2020.06.08

【セミナー開催レポート】2020年5月19日開催、 日本人駐在員向けオンラインセミナー開催

Meeit.bizが送る日本人向けセミナー。今回は5月19日に開催された「日本とタイでつくる、製造業の未来:COVID-19がもたらす事業活動への影響と今後」です。COVID-19はタイの製造業の事業活動にどのような影響をもたらすのでしょうか。製造業はいかにしてコロナ禍を乗り越えるべきなのか。タイ製造業に精通する一迫守氏が解説します。

|2019年のタイの製造業を振り返る

COVID-19の影響で、いま多くの製造業が生産停止や縮小を余儀なくされています。トヨタも4月7日〜17日まで生産を一時停止しました。製造業がかつての水準に戻る日は来るのか、それともー!? 一迫氏は、まず2019年のタイの製造業を振り返ります。

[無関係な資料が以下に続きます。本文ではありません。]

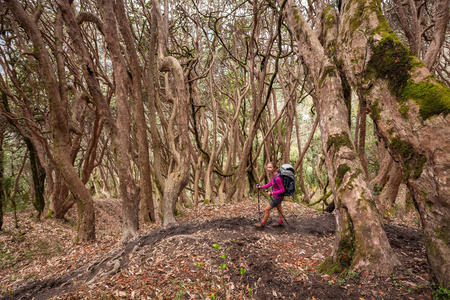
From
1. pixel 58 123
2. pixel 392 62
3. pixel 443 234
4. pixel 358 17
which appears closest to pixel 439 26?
pixel 358 17

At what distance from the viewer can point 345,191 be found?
2.57m

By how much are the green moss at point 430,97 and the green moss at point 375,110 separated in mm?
283

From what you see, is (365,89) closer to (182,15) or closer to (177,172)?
(177,172)

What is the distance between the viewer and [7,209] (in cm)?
894

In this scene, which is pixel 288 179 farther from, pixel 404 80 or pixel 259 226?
pixel 404 80

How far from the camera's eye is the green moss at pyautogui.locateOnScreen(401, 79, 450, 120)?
199cm

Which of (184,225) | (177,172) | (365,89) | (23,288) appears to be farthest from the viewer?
(177,172)

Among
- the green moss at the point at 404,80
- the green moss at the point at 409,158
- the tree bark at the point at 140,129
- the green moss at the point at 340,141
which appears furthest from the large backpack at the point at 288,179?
the tree bark at the point at 140,129

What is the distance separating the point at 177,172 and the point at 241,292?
3.12 meters

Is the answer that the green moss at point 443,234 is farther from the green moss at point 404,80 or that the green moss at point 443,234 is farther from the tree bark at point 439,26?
the tree bark at point 439,26

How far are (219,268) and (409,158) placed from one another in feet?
8.23

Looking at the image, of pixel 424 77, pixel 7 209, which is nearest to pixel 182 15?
pixel 424 77

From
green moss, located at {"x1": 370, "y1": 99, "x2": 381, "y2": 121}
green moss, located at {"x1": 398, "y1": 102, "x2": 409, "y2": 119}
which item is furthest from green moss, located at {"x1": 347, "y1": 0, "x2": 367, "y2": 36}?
green moss, located at {"x1": 398, "y1": 102, "x2": 409, "y2": 119}

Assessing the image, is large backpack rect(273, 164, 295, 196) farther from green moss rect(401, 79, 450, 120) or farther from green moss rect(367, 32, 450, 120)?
green moss rect(401, 79, 450, 120)
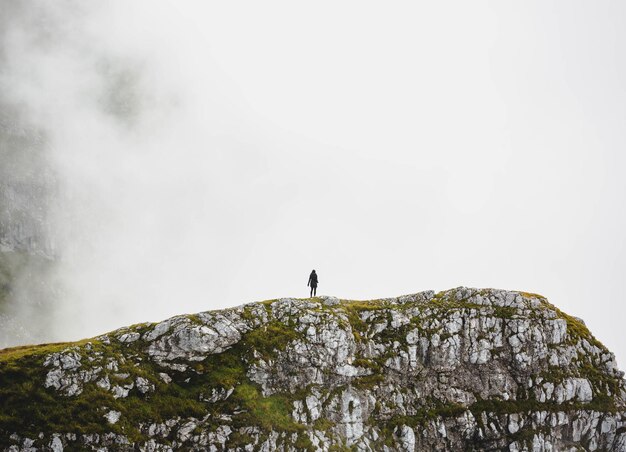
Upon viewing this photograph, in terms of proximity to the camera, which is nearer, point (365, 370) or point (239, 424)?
point (239, 424)

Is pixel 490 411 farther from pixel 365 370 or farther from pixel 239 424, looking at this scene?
pixel 239 424

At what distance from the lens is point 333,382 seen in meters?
43.2

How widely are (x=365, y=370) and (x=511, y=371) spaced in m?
16.6

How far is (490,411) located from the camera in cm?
4344

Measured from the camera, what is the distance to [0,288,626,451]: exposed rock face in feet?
115

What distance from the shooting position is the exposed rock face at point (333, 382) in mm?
34906

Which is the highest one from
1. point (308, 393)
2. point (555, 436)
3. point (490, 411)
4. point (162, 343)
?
point (162, 343)

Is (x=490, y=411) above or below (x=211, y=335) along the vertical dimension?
below

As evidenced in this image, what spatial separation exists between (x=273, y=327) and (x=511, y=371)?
2699 cm

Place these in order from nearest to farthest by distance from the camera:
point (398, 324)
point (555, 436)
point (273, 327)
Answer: point (555, 436) < point (273, 327) < point (398, 324)

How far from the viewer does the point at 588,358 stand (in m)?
49.4

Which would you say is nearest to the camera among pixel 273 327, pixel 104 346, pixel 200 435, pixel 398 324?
pixel 200 435

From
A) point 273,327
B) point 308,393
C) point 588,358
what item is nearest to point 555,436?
point 588,358

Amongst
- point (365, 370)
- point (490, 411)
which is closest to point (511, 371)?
point (490, 411)
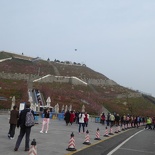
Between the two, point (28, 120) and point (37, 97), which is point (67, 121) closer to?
point (28, 120)

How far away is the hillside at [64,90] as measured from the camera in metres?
64.9

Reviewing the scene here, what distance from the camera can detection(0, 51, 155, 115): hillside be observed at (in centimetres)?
6488

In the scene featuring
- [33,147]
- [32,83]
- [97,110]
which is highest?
[32,83]

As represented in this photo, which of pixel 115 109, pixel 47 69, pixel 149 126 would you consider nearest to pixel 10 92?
pixel 115 109

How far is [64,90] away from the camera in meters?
79.2

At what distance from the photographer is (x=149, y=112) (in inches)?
3140

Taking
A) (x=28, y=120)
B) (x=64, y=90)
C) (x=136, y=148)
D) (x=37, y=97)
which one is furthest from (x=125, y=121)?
(x=64, y=90)

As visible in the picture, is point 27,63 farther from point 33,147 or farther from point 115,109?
point 33,147

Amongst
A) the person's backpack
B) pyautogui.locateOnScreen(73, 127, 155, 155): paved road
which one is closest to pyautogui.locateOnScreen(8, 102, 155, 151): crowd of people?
the person's backpack

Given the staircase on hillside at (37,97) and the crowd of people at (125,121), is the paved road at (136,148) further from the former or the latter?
the staircase on hillside at (37,97)

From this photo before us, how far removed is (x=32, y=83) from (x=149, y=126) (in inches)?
1855

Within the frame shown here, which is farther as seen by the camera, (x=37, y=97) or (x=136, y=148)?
(x=37, y=97)

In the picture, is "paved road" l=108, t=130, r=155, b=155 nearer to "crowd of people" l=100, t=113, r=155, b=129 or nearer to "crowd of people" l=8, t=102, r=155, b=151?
"crowd of people" l=8, t=102, r=155, b=151

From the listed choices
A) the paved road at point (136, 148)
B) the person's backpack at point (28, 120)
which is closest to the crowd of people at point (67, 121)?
the person's backpack at point (28, 120)
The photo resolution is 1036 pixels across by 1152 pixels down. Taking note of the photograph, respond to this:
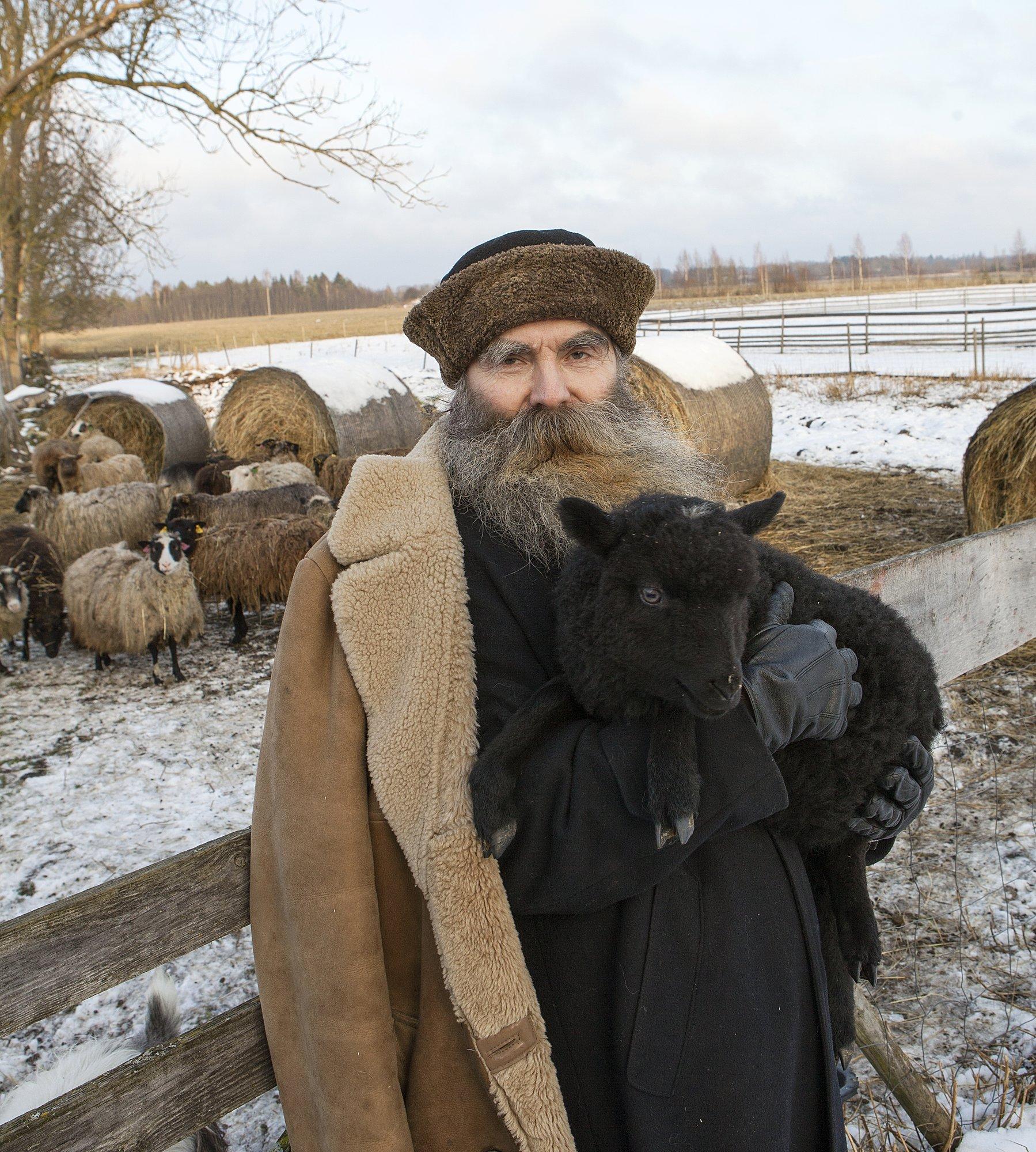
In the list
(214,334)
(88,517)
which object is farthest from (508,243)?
(214,334)

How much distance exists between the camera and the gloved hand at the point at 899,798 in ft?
5.49

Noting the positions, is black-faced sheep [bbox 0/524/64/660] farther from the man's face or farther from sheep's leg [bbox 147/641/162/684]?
the man's face

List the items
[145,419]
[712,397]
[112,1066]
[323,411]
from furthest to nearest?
[145,419] → [323,411] → [712,397] → [112,1066]

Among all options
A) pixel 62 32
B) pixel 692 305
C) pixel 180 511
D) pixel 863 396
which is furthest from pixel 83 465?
pixel 692 305

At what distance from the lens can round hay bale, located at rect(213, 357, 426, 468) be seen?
524 inches

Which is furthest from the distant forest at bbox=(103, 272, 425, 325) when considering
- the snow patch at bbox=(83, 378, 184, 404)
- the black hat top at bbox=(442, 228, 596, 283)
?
the black hat top at bbox=(442, 228, 596, 283)

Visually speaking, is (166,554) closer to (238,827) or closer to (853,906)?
(238,827)

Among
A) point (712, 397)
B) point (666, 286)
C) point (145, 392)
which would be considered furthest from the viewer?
point (666, 286)

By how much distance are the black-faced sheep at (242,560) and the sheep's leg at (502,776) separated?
683 cm

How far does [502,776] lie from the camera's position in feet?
4.54

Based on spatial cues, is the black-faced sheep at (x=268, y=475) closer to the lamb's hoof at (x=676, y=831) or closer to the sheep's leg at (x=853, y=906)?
the sheep's leg at (x=853, y=906)

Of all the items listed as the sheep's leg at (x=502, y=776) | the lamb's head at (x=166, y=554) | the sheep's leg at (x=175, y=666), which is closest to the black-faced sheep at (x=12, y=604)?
the lamb's head at (x=166, y=554)

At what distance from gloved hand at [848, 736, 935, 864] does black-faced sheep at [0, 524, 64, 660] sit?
7.89 m

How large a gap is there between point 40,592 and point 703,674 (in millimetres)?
8019
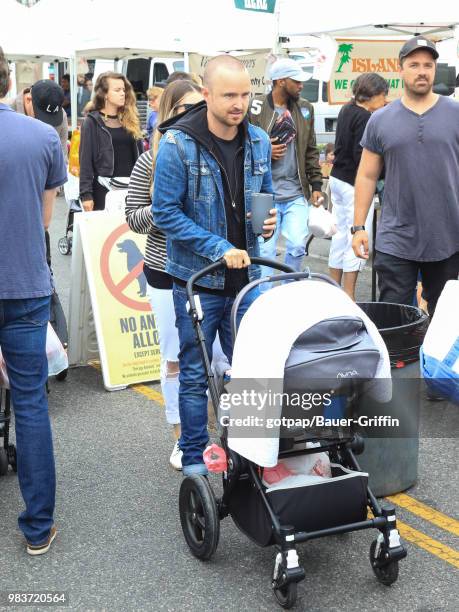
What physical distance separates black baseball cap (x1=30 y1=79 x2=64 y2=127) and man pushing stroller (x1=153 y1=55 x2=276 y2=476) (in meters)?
2.72

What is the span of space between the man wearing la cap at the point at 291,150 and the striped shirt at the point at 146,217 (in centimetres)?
250

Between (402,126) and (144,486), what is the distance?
96.8 inches

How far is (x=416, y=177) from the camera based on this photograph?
17.1ft

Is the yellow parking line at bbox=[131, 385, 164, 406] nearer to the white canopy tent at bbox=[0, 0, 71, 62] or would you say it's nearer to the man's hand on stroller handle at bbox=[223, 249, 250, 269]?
the man's hand on stroller handle at bbox=[223, 249, 250, 269]

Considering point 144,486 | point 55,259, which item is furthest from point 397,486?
point 55,259

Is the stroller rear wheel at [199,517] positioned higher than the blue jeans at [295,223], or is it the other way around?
the blue jeans at [295,223]

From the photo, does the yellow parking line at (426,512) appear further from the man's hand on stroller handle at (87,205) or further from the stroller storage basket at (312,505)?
the man's hand on stroller handle at (87,205)

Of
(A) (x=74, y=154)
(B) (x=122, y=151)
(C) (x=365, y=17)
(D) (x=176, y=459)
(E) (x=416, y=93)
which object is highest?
(C) (x=365, y=17)

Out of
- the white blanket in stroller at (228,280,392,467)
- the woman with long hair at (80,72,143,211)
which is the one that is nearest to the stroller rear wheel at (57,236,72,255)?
the woman with long hair at (80,72,143,211)

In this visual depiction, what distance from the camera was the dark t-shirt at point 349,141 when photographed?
8.30 meters

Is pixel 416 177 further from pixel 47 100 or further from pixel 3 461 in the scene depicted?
pixel 47 100

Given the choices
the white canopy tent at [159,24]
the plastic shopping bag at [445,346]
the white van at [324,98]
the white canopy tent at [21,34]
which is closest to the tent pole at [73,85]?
the white canopy tent at [159,24]

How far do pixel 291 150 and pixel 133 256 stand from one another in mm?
1753

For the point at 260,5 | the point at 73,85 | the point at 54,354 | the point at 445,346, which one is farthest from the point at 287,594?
the point at 73,85
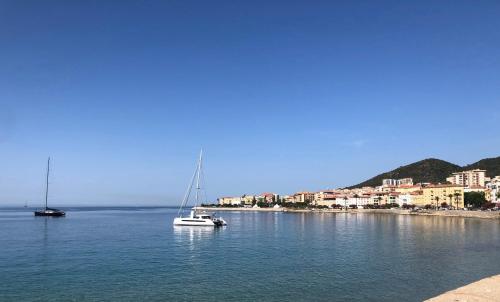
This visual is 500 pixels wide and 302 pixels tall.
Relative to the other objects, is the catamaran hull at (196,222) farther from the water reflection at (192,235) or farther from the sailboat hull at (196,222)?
the water reflection at (192,235)

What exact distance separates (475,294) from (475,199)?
517 ft

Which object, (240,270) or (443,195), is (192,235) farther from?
(443,195)

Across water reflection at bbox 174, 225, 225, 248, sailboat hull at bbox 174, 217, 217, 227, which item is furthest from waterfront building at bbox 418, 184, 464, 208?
water reflection at bbox 174, 225, 225, 248

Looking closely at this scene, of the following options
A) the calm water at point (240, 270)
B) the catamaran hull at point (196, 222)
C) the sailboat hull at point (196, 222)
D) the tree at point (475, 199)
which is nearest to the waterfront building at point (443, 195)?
the tree at point (475, 199)

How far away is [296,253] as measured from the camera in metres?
45.1

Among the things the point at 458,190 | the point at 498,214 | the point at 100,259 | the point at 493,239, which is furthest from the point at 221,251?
the point at 458,190

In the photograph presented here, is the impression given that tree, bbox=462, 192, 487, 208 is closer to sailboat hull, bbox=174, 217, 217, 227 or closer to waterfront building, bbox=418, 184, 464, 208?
waterfront building, bbox=418, 184, 464, 208

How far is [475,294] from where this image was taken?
72.5 feet

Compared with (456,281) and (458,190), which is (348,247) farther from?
(458,190)

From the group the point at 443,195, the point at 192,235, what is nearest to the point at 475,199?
the point at 443,195

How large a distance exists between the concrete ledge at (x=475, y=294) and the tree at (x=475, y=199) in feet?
501

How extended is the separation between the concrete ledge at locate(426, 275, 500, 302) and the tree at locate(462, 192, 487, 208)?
153 metres

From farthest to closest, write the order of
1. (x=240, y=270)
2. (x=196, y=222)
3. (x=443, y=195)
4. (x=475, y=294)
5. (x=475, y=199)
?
(x=443, y=195)
(x=475, y=199)
(x=196, y=222)
(x=240, y=270)
(x=475, y=294)

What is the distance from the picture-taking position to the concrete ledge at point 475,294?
20.9 m
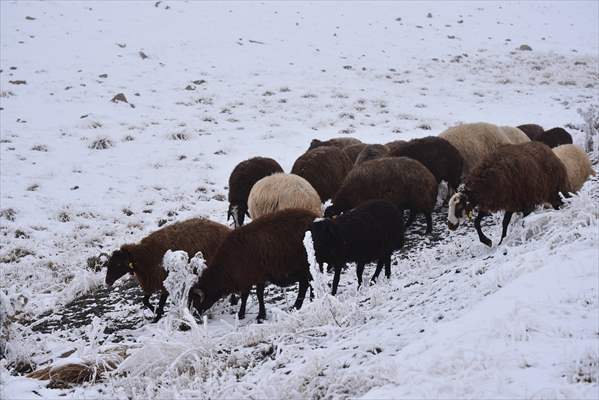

「以前はタイに進出した日系企業は系列の中でビジネスが閉じていましたが完結していましたが、競争が非常に厳しくなり、いまや中小企業は自社で営業をせざるを得ません。特に2014年頃からその傾向が強まりました。現地化のニーズが高まり、タイ人の中間管理職を育成しようという機運が勢いを増しています。製造業全般としては、米中貿易戦争の余波が押し寄せ、決して好調ではありません。暗雲が立ち込めたタイの製造業にとどめを刺すかのように起きたのが、COVID-19の感染拡大です」

しかし、ネガティブな話題ばかりではありません。トヨタのEVやPHV生産計画にタイ政府の認可がおり、タイの工業団地大手WHAは今年の土地販売目標を堅持しました。三菱自動車のEV生産計画はタイの投資委員会から承認され、三菱ガス化学が電子材料の生産能力増強へ向けて動き始め、自動車会社のプロモーションも活発化しています。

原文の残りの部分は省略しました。